Costas Christ: I believe that ecotourism is the single most significant event to occur in the history of the travel industry. And I'm not comparing it to the creation of an airplane or something like that. But it is literally challenging conventional travel the way we know it. We are being asked to try and harness one of the world's largest industries, an industry that is growing at a very significant rate. The World Tourism Organization talks about the number of tourists doubling in size by the year 2020. This is an industry that consumes vast amounts of natural resources. What we're seeing is a growing pattern of tourism that is moving increasingly into areas of areas of high biodiversitythe last wilderness areas on our planet. Left to its own devices, this travel industry has the potential to do devastating damage to the earth. To all those Outside readers who seek adventure and seek nature as a form of solace through travel, the large-scale tourism industry in its fastest growing sectors of nature and adventure travel has the potential to, as the cliche goes, kill the goose that laid the golden egg.
So where does ecotourism come in? It's not just a trick. It's about a philosophy and a set of principles and practices that if properly put in place can turn the potential for a negative into a positive, and indeed help transform an industry that has had devastating consequences for biodiversity and indigenous cultures in places like Cancun, Mexico, and other mass travel destinations on our planet.

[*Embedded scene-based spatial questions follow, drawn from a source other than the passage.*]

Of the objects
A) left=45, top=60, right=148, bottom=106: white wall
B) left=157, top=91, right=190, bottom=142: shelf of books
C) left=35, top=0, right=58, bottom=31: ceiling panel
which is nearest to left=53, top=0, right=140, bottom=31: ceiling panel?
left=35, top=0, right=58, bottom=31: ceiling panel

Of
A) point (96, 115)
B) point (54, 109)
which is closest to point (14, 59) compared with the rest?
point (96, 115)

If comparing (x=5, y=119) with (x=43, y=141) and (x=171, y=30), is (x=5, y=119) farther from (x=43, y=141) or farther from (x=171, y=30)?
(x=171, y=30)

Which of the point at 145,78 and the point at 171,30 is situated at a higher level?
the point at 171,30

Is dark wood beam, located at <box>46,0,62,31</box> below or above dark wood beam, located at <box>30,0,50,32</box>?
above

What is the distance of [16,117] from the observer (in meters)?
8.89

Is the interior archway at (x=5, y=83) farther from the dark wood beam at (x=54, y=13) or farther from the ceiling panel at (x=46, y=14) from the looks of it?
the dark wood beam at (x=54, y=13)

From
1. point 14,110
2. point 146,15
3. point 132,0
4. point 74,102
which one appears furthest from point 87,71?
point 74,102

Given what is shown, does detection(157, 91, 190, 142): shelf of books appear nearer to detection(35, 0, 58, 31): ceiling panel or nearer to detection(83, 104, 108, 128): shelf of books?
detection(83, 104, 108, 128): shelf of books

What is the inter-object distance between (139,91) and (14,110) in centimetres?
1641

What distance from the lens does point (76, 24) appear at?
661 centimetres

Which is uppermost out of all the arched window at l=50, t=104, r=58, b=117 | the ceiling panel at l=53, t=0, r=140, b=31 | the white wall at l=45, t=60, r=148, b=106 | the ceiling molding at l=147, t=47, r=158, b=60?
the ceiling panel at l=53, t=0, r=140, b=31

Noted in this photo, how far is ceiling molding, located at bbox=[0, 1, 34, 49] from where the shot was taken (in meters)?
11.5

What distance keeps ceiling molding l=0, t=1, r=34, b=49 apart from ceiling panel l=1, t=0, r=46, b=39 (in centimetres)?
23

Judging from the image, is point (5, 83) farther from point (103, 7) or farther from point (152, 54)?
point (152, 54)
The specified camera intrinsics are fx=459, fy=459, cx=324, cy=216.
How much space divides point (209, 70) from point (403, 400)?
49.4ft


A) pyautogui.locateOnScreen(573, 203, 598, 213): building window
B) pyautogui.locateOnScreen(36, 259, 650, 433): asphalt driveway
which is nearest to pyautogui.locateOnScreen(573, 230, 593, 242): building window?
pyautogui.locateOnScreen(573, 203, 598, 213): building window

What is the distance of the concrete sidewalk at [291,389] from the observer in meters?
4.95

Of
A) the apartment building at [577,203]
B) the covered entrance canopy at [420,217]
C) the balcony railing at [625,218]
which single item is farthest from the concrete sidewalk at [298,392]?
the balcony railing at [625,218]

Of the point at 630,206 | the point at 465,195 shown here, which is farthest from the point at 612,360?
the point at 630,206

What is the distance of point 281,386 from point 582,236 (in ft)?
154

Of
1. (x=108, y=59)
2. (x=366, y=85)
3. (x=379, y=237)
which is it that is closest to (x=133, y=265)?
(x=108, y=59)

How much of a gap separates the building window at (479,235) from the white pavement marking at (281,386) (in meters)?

Hopefully it can harness the economic part of the industry so that it makes lasting contributions both to conservation and some of the world's poorest people, who happen to live in areas where tourism is growing the fastest.
This is somewhat controversial, and I'm sure even within our own group we'll hear differences of opinion. Not everybody embraces it. But if we are going to make a lasting contribution to protecting endangered species and expanding benefits to some of the earth's poorest citizens, I believe we need to take the principles of ecotourism and paint them across the broadest canvas of the travel industry as possible.
Oliver Hillel: We've got to think about what mainstream and conventional tourism can learn from ecotourism. How can we make the broader industry do what's already happening? There's a very nice attraction in Costa Rica called Rara Aves, which is basically a private reserve linked to a lodging facility. Punta Cana in the Dominican Republic is a much, much bigger resort, but it also has a private preserve. I may be exaggerating, but I do think that people are learning. The mainstream industry is learning from the ecotourism pioneers. They're taking the lessons learned in ecotourism and applying them at a broader level.
Andy Drumm: I think today's ecotourists can be compared back to the Australian Aborigine walking the song lines to sing the creation into existence. Ecotourism in a global economy is doing something similar by visiting the natural areas of the world and giving them value in the global economy. Many areas that aren't being visited are in fact being eroded. Ecotourism is often the economic justification for the survival of important biodiversity in protected areas. The ecotourist is very often a de facto ally of local people who are being marginalized in their regular economic relations with the mainstream economy.
Espen: Stanley Selengut, as an ecotourism businessman, do you have something to teach to the larger travel business? Are they interested in hearing it?
Stanley Selengut: I think we take the lead in all kinds of stuff, things like alternative energy systems and recycled building materials. We were the first people to go into things like flow restrictions to conserve water because these things are really necessary for surviving in remote places. But I don't think there's a hotel being built today that doesn't use many of these principles.
Espen: Michael Kaye, what kind of dialog does ecotourism have with the mainstream travel industry?
Michael Kaye: There are relatively very, very few tourists whose buying decisions are actually driven by the benefits their tourism gives back to the environment and to the local community. Everybody else is working with an uneducated marketplace that doesn't really care, and it's very, very widespread. I have never once been asked about the environmental friendliness of any place that the groups have gone to, or that the individuals have gone to.
Costas Christ: I think what you're saying is a half-truth in one sense. Recently Conservation International sent a group with you on a wonderful trip, and we specifically selected your company because of your track record, and we talked to the clients about why we selected your company. Maybe they didn't ask you directly, but I think the key thing is that we in this case are selecting individuals like you because of the outstanding record your company has with the principles of ecotourism.
Michael Kaye: I've said only half-jokingly that ecotourism is like communism: it's such a really good idea that somebody ought to try it.